— Begin Passage —

[Date Prev][Date Next][Thread Prev][Thread Next][Date Index][Thread Index]

Re: GG Radio documentaries a failure?



Okay, let's put this in perspective.

Who is Glenn Gould? Have any of you ever heard of him? Why? For what?

Who is Michael Tait? Have any of you ever heard of him? Why? For what?

How long will Gould's achievements last? How long will people desire and
enjoy them?

How long will Tait's achievements last? How long will people desire and
enjoy them?

The point that Solitude may be commercial radio failure is well taken.
Commercial radio success: Howard Stern.

> And while we're here, I must comment on Mr. Tait's remark about Glenn
Gould's humor.
> He said that "To call his sense of humour sophomoric would be to
insult sophomores
> everywhere." Well, OK, GG's sense of humor, or humour, was goofy and
childlike.

— End Passage —

▸ Tasks to complete
A - In the post about Glenn Gould's radio documentaries, who is given as an example of commercial radio success?
B - Which people are named in the post about Glenn Gould's radio documentaries?
C - Continue the post about Glenn Gould's radio documentaries from its last line.

— Begin Dataset section —

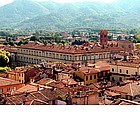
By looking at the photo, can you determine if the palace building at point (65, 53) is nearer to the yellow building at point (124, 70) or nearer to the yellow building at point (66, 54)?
the yellow building at point (66, 54)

— End Dataset section —

▸ Expected answers
A - Howard Stern

B - Glenn Gould, Michael Tait, Howard Stern

C -
> You mean there's, like, something wrong with that? :->

Yes, yes! There are lots of styles of humor -- but when did we ever
laugh so hard as when we were in junior high? And what a rare, wonderful
gift when some child-like, sophomoric adult can re-kindle that kind of
rib-aching. I think I'll pass on making a special trip to have this Mr.
Tait amuse me. The portents for belly-laughs do not look promising.

Is the process of "maturity" a disguised plan for slowly, sytematically
murdering the child in all of us? How doth it profit us in art, in
music, in literature, to have our born love of bright, garish colors, of
loud bangs, clamors and explosions, of cackles of glee, of misbehavior
extinguished from us? Great art, music, literature, humor are subtle
constructs, but that is not the same as saying great art is the perfect
banishment of the loud, the rude, the vulgar, the goofy, the bizarre,
the unexpected. (In humor alone, where would that leave the Marx
Brothers and W.C. Fields? Could Lewis Carroll survive?) Gould stands out
because so much of his child lived on and because he wasn't ashamed of
it. Tait sounds thoroughly adult and mature, a credit to tedious,
unadventurous people everywhere. He's a critic. Gould created.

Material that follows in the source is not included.